(Source records)
[start]
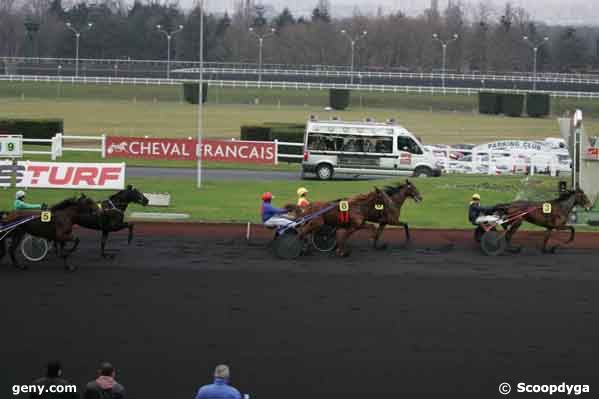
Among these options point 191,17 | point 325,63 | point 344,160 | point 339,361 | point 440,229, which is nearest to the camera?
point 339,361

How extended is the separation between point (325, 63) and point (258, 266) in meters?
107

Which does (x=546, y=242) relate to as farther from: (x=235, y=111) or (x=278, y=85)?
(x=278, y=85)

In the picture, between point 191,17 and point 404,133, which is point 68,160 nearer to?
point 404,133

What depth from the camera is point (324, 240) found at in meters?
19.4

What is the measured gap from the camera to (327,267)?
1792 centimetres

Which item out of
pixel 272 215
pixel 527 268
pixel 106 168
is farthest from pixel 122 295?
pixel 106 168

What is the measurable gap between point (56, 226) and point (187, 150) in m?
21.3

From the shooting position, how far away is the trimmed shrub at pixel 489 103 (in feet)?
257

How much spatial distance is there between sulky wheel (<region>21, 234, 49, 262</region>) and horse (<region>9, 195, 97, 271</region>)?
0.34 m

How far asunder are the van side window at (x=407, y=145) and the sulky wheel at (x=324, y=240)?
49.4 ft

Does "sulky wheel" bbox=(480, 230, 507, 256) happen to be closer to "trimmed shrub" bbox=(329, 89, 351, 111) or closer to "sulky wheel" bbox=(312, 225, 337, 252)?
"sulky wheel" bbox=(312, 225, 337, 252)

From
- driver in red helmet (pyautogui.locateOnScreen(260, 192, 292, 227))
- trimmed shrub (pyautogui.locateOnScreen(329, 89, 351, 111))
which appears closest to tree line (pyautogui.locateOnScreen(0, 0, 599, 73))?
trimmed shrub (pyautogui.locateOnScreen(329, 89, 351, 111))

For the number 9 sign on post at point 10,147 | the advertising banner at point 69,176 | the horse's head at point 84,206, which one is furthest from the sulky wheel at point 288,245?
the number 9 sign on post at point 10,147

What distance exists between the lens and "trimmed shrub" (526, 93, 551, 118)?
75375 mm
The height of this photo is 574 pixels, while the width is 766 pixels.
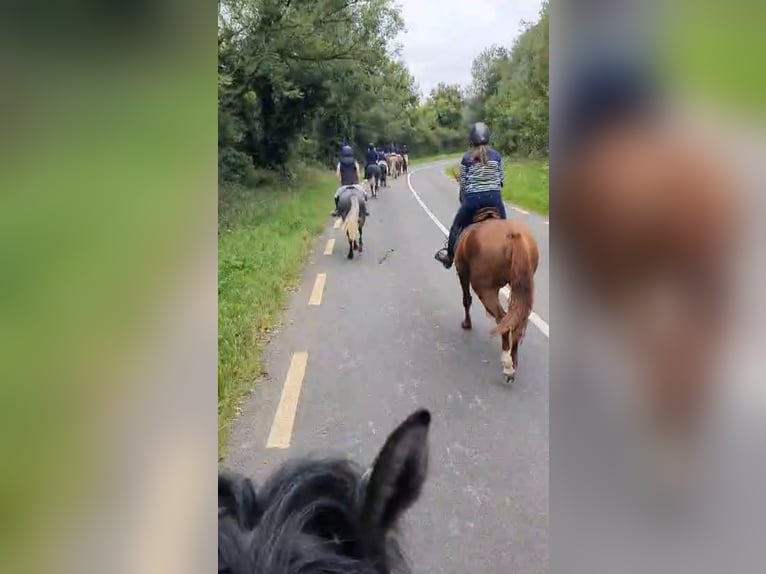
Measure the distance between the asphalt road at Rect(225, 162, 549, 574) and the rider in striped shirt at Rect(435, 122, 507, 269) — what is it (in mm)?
[end]
[start]
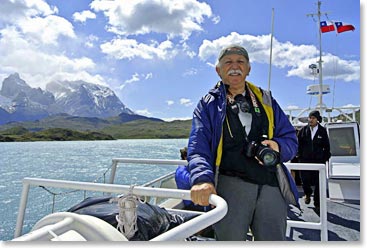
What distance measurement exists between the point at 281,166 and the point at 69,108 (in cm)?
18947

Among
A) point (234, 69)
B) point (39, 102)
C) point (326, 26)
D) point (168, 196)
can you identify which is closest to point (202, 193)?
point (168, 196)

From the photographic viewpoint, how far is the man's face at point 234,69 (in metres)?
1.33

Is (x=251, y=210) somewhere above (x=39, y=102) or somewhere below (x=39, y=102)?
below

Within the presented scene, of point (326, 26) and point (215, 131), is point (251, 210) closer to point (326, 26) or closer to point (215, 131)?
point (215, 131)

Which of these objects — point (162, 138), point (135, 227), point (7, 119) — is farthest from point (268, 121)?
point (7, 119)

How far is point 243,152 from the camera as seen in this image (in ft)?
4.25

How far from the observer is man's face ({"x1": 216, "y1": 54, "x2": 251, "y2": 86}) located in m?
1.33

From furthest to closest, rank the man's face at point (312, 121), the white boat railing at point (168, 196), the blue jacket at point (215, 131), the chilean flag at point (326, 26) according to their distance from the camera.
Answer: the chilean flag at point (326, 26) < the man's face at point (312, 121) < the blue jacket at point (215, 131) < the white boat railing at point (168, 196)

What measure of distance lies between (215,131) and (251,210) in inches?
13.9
[end]
[start]
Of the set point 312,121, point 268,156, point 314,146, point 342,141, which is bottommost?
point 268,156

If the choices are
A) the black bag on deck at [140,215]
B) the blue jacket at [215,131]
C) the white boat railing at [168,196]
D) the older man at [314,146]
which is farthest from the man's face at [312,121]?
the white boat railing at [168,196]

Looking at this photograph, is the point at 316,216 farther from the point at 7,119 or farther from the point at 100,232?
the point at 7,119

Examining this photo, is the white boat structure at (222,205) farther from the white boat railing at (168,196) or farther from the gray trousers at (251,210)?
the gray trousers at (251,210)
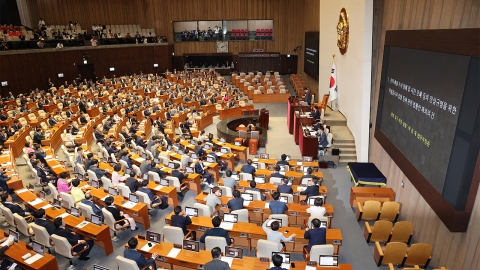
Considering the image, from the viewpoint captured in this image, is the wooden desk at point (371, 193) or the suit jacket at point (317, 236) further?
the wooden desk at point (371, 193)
[end]
Set task: Locate each line in the entries above that contains the word "number" and copy every such line in full.

Answer to this exercise:
For the number 9 sign on post at point 10,147 | the advertising banner at point 69,176 | the horse's head at point 84,206, which one is furthest from the sulky wheel at point 288,245?
the number 9 sign on post at point 10,147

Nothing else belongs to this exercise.